*** Opening of PASSAGE TO READ ***

It has been a long time since I posted. Sorry about that, but sometimes LIFE grabs hold and decides to shake things up.
Last December I found out I had to have surgery, I couldn't put it off any longer. It was scheduled for Feb. 3. I had just over a month to stew about it, and stew I did. This surgery was similiar to the surgery my sister had. For those of you who don't know, my sister died from complications due to the surgery. Needless to say, I was very, very nervous about it. The day before the surgery, I was an absolute basket case. For the first time, I reached out to friends and family and asked for their prayers.
I have been known as the strong one, not much fazes me, and I usually tough things out pretty well. Not this time, I was so upset and scared, there, I said it, yes, scared, that my husband and I attended daily Mass on the day before, and I asked our Pastor to hear my Confession. He even graced me with the Sacrament of Anointing of the Sick; "the Catholic sacrament of Anointing of the Sick, formerly known as Last rites or Extreme Unction, is a ritual of healing appropriate not only for physical but also for mental and spiritual sickness." Our church offers this sacrament every First Friday of the month at daily Mass, or in cases like mine, when needed. I am thankful we went to Mass, because later that day, the doctor called to tell us that my surgery had been moved up and, instead of being at the hospital by 10am, I now had to be there by 7am. There would be no chance to attend Mass the morning before the surgery, as we had planned.

*** Close of PASSAGE TO READ ***
*** Opening of SOURCE DATA ***

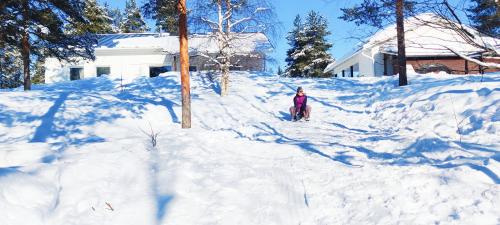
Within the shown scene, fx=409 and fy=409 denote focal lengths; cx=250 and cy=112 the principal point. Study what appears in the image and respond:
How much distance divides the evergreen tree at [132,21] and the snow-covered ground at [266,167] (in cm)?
4095

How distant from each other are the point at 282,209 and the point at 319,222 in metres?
0.51

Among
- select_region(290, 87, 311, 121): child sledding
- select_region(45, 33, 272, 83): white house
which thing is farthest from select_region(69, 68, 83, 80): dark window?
select_region(290, 87, 311, 121): child sledding

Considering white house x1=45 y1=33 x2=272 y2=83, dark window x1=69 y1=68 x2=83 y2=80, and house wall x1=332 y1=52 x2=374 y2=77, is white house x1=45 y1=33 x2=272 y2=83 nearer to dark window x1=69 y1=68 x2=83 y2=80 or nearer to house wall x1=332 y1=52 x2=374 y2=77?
dark window x1=69 y1=68 x2=83 y2=80

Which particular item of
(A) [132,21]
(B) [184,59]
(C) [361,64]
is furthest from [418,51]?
(A) [132,21]

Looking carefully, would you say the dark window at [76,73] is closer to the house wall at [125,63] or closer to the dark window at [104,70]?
the house wall at [125,63]

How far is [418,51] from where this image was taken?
21984 mm

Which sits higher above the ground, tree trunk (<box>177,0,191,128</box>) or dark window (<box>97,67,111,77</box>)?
dark window (<box>97,67,111,77</box>)

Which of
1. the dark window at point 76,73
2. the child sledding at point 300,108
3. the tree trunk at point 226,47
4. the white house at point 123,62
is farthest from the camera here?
the dark window at point 76,73

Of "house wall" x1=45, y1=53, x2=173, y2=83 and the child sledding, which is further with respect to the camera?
"house wall" x1=45, y1=53, x2=173, y2=83

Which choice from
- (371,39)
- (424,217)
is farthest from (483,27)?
(424,217)

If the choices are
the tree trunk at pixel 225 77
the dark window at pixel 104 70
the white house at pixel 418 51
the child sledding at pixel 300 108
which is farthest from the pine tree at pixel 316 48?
the child sledding at pixel 300 108

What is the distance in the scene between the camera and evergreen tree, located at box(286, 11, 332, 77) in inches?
1656

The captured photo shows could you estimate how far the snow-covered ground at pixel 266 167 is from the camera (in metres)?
4.21

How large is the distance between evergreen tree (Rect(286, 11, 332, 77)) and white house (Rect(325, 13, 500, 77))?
183 inches
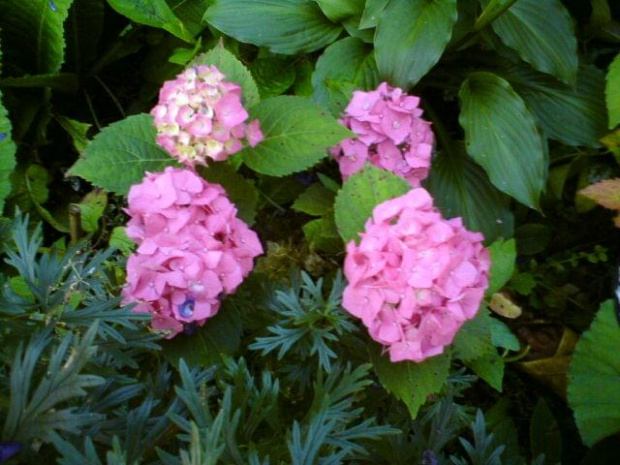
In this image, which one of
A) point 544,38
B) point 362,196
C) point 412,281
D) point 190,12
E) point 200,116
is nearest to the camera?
point 412,281

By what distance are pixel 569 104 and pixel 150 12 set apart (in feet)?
3.46

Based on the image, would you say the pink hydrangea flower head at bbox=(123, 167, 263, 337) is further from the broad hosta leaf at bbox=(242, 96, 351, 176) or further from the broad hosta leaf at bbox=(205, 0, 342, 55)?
the broad hosta leaf at bbox=(205, 0, 342, 55)

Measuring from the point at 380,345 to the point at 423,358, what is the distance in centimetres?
8

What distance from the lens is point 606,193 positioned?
1323 millimetres

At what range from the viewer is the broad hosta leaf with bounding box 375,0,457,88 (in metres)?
1.42

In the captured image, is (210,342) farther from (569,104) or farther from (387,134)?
(569,104)

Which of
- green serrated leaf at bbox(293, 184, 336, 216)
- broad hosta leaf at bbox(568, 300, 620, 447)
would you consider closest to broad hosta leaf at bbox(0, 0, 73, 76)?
green serrated leaf at bbox(293, 184, 336, 216)

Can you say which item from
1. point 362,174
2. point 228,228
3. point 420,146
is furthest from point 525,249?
point 228,228

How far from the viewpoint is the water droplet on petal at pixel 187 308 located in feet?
3.39

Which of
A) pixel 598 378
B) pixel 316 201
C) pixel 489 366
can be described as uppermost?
pixel 316 201

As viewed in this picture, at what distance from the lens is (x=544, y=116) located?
5.41 ft

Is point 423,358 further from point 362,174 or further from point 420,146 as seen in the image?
point 420,146

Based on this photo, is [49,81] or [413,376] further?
[49,81]

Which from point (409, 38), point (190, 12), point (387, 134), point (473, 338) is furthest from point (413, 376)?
point (190, 12)
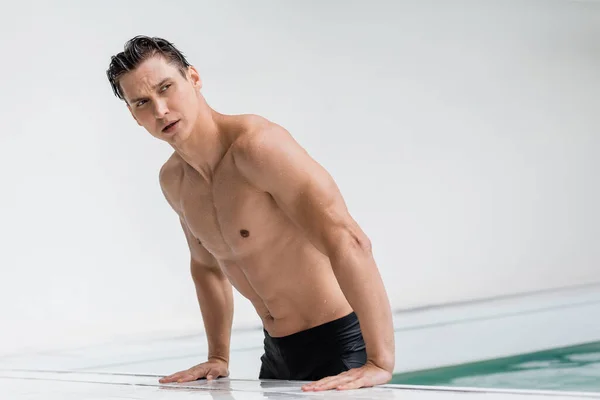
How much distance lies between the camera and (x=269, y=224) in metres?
1.83

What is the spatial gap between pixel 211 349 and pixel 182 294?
2.99m

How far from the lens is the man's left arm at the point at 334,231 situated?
5.12ft

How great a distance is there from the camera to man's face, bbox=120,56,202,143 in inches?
69.6

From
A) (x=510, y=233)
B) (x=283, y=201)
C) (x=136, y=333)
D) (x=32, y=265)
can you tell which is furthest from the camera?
(x=510, y=233)

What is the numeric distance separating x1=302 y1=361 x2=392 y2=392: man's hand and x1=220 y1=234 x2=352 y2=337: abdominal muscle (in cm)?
37

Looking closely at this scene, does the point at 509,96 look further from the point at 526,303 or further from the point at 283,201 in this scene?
the point at 283,201

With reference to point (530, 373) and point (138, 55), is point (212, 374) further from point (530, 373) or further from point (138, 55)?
point (530, 373)

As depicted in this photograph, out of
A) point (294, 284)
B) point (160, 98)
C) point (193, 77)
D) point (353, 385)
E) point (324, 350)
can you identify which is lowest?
point (353, 385)

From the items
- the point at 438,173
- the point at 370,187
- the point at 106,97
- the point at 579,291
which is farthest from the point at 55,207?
the point at 579,291

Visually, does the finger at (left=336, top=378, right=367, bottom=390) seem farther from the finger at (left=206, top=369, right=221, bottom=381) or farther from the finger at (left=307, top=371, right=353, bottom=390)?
the finger at (left=206, top=369, right=221, bottom=381)

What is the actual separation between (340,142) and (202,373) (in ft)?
12.4

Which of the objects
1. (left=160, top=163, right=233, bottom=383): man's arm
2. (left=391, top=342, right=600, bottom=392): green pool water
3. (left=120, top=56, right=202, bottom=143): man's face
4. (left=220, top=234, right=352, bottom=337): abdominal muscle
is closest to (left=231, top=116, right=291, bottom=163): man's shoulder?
(left=120, top=56, right=202, bottom=143): man's face

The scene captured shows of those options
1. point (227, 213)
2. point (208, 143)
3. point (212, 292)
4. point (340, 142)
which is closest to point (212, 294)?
point (212, 292)

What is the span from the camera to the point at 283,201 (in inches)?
67.6
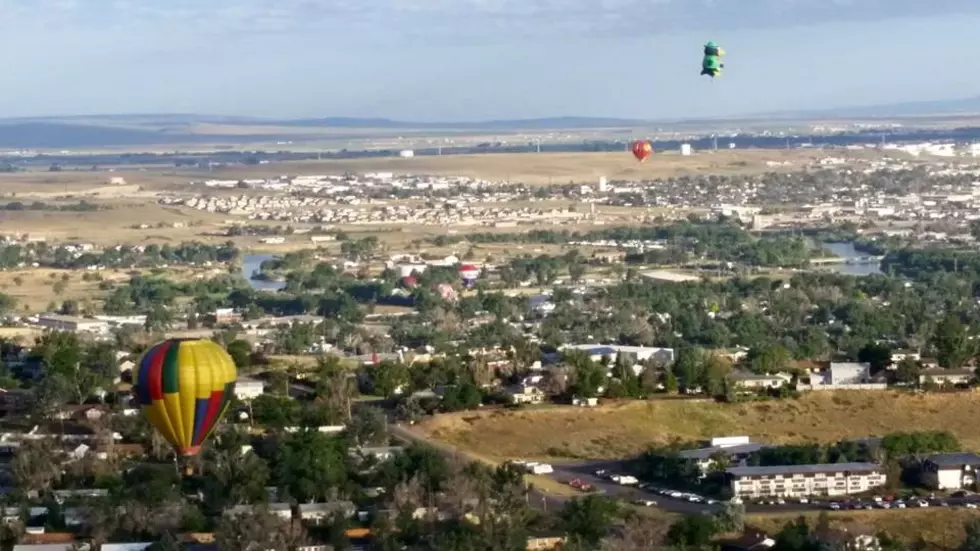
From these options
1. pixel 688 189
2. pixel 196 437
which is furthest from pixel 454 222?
pixel 196 437

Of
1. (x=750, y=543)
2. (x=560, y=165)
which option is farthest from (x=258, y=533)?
(x=560, y=165)

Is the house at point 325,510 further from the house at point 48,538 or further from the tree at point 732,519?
the tree at point 732,519

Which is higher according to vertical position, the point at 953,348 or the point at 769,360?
the point at 953,348

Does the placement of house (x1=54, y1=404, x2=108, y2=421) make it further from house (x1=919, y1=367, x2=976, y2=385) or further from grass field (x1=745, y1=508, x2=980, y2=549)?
house (x1=919, y1=367, x2=976, y2=385)

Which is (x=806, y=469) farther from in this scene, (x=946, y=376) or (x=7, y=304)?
(x=7, y=304)

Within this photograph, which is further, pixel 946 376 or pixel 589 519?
pixel 946 376

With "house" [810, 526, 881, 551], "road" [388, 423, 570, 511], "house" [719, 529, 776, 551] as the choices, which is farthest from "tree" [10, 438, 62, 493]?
"house" [810, 526, 881, 551]

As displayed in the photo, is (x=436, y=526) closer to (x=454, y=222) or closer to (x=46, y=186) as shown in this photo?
(x=454, y=222)
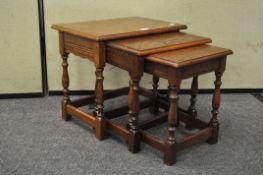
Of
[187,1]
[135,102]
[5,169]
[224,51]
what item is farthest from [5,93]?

*** Close of SOURCE DATA ***

## ASSIGNED TASK 1
Retype the part of the post about surgery between "Last December I" and "for their prayers.", inclusive.
## ASSIGNED TASK 2
In the post about surgery, what date was the surgery originally scheduled for?
The material after the post about surgery is separate and unrelated to it.

## ANSWER 1
Last December I found out I had to have surgery, I couldn't put it off any longer. It was scheduled for Feb. 3. I had just over a month to stew about it, and stew I did. This surgery was similiar to the surgery my sister had. For those of you who don't know, my sister died from complications due to the surgery. Needless to say, I was very, very nervous about it. The day before the surgery, I was an absolute basket case. For the first time, I reached out to friends and family and asked for their prayers.

## ANSWER 2
Feb. 3